◆ GIVEN PROBLEM 1: Reproduce the entries below exactly, from the line that contains "Which single item from" through the last line of the entries.

◆ PASSAGE PROVIDED:
** begin **

Apache Spark-Structured Streaming :: Cab Aggregator Use-case
SNEHASISH DUTTA
Posted on June 30, 2024
Building helps you retain more knowledge.
But teaching helps you retain even more. Teaching is another modality that locks in the experience you gain from building.--Dan Koe
Objective
Imagine a very simple system that can automatically warn cab companies whenever a driver rejects a bunch of rides in a short time. This system would use Kafka to send ride information (accepted, rejected) and Spark Structured Streaming to analyze it in real-time. If a driver rejects too many rides, the system would trigger an alert so the cab company can investigate.
What is Spark Structured Streaming ?
Spark Structured Streaming is a powerful tool for processing data streams in real-time. It's built on top of Apache Spark SQL, which means it leverages the familiar DataFrame and Dataset APIs you might already use for batch data processing in Spark. This offers several advantages:
Unified Programming Model: You can use the same set of operations for both streaming and batch data, making it easier to develop and maintain code.

** end **

◆ GIVEN PROBLEM 2: Continue the article on the Spark Structured Streaming cab alert system from the point where it stops.

◆ RECORD EXCERPTS:
** begin **

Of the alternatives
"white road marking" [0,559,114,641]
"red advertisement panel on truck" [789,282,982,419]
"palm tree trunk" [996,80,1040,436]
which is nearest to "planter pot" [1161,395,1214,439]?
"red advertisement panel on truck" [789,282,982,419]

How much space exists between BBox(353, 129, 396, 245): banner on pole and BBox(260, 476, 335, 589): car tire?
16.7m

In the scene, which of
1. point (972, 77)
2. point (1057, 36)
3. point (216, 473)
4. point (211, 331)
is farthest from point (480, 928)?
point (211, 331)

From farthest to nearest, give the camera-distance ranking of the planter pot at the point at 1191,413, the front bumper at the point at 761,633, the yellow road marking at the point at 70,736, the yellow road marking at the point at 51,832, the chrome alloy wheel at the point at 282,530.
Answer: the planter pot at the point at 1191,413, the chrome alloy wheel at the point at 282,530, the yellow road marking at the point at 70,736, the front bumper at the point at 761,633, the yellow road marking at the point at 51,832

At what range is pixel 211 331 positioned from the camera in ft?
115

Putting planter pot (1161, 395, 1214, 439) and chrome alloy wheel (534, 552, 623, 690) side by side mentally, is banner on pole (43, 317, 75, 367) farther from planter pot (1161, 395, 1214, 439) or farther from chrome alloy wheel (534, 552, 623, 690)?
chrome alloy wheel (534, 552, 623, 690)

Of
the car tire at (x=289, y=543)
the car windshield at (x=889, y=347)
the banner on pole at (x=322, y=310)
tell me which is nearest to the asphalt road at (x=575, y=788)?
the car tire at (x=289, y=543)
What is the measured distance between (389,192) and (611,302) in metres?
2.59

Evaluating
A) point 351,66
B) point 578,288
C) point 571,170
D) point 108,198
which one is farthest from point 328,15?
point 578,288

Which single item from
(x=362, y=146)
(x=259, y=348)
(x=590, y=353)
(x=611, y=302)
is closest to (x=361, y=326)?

** end **

◆ TASK RESPONSE 1:
Which single item from
(x=362, y=146)
(x=259, y=348)
(x=590, y=353)
(x=611, y=302)
is closest to (x=361, y=326)?

◆ TASK RESPONSE 2:
Declarative API: Spark Structured Streaming lets you describe what you want to achieve with your data processing, rather than writing complex low-level code to handle the streaming aspects.
Fault Tolerance: Spark Structured Streaming ensures your processing jobs can recover from failures without losing data. It achieves this through techniques like checkpointing and write-ahead logs.
Here's a breakdown of how Spark Structured Streaming works:
Streaming Data Source: Your data comes from a streaming source like Kafka, Flume, or custom code that generates a continuous stream of data.
Micro-Batching: Spark Structured Streaming breaks down the continuous stream into small chunks of data called micro-batches.
Structured Processing: Each micro-batch is processed like a regular DataFrame or Dataset using Spark SQL operations. This allows you to perform transformations, aggregations, and other data manipulations on the streaming data.
Updated Results: As new micro-batches arrive, the processing continues, and the results are constantly updated, reflecting the latest data in the stream.
Sinks: The final output can be written to various destinations like databases, dashboards, or other streaming systems for further analysis or action.
Benefits of Spark Structured Streaming:
Real-time Insights: Analyze data as it arrives, enabling quicker decision-making and proactive responses to events.
Scalability: Handles large volumes of streaming data efficiently by leveraging Spark's distributed processing capabilities.
Ease of Use: The familiar DataFrame/Dataset API makes it easier to develop and maintain streaming applications.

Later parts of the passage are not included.